The ticket we bought included the entrance to Palatino and Roman Forum, which I thought was worth a visit. I preferred the visit here than the Colosseum just because it had greenery and less people. The area was big so I thought of it as more of a park with ruins here and there that would be an excellent archeological educational site. I usually enjoy history, but today I wanted to walk the path and feel the warm light on my body while taking a few photos with my cellphone. Some might say I might have wasted a visit not knowing what I was seeing, but I still enjoyed the visit very much in my own way. I have more memories of the sites in Palatino and the Roman Forum.
3. Fontana di Trevi
Can you believe that this is one big slab of marble? This is without doubt a beautiful as well as an enormous fountain I have ever seen in my life, and to imagine that this was made on a single marble block–my mind was exploding. The interesting story I heard was that on your far right (not in the photo), there is a window that is drawn whilst the others are all part of the fountain.

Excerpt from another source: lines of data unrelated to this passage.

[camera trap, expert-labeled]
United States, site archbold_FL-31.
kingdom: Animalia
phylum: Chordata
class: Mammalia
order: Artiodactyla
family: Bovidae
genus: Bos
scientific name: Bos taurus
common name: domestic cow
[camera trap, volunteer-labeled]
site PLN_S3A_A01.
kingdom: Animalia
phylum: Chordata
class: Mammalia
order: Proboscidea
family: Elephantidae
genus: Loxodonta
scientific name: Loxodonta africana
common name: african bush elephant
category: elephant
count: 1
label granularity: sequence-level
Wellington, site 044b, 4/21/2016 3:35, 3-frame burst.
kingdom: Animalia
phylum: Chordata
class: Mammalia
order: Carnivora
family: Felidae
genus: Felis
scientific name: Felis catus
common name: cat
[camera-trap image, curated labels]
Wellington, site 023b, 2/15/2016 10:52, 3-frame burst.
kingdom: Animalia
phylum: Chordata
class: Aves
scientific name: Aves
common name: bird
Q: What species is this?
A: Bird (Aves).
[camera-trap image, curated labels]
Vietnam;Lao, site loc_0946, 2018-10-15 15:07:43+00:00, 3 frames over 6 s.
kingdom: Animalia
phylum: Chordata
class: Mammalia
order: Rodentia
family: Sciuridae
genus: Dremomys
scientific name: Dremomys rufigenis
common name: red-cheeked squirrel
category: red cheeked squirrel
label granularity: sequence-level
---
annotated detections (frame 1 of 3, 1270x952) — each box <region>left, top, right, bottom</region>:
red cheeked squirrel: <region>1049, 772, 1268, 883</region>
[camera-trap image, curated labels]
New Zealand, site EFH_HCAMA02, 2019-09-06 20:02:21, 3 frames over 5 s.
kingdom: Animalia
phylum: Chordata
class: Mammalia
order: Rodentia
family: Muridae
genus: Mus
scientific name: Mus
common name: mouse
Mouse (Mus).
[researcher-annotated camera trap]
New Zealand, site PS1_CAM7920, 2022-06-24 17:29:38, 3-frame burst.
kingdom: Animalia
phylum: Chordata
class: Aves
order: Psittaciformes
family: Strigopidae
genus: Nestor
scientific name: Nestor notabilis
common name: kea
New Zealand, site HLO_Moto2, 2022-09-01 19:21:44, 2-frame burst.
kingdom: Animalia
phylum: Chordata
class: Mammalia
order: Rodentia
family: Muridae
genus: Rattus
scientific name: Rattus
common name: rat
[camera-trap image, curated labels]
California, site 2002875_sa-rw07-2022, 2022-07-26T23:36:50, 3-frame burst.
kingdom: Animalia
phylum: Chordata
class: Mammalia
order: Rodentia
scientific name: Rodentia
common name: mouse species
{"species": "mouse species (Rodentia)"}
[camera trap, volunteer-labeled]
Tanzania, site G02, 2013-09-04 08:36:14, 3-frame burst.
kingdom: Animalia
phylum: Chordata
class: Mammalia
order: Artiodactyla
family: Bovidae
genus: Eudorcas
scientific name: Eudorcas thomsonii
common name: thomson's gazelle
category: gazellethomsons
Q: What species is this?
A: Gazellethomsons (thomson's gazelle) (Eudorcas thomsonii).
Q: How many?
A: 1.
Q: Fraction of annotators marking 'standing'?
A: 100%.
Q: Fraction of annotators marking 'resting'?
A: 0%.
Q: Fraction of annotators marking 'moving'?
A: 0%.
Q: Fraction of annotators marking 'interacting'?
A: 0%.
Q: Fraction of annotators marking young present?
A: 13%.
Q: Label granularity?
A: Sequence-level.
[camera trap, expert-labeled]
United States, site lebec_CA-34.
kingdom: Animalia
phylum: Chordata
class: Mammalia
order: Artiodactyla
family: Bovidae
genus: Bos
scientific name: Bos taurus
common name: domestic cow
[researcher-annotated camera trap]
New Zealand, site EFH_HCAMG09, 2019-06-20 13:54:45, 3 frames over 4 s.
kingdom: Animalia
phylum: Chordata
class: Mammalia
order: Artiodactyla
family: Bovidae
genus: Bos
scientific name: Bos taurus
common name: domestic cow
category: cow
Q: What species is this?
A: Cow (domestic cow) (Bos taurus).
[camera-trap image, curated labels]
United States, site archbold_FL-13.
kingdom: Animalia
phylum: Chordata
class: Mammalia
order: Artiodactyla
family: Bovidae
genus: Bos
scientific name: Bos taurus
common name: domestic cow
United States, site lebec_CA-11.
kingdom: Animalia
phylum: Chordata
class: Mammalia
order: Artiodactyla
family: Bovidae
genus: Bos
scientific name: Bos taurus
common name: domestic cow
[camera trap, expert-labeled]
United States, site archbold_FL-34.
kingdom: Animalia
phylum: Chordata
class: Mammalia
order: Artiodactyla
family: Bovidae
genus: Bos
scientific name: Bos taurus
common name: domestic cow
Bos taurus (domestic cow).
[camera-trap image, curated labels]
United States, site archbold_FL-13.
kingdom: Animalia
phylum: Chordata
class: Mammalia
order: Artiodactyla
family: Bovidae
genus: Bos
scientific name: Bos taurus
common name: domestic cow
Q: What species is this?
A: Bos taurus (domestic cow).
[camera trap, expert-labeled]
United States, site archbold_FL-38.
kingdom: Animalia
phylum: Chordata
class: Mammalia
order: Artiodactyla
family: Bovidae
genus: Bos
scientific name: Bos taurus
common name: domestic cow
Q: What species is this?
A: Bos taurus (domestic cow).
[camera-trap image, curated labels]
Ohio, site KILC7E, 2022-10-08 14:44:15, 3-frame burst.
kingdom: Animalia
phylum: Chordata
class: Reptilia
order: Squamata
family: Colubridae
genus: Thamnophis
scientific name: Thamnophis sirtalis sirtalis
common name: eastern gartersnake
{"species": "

It is said that the creator of this fountain made a mistake on that last window, and so the emperor killed the man for his architectural mistake. So after the death of the creator, other sculptors were too scared to continue and finish that last window. Thus that last window is drawn and was never completed as part of the grandiose fountain. This story might be true or not–some tourist guides try to oversell history. Anyway the story reminded me of the Astronomical Clock in Prague. Why do wonderful inventors have to meet an unfortunate end?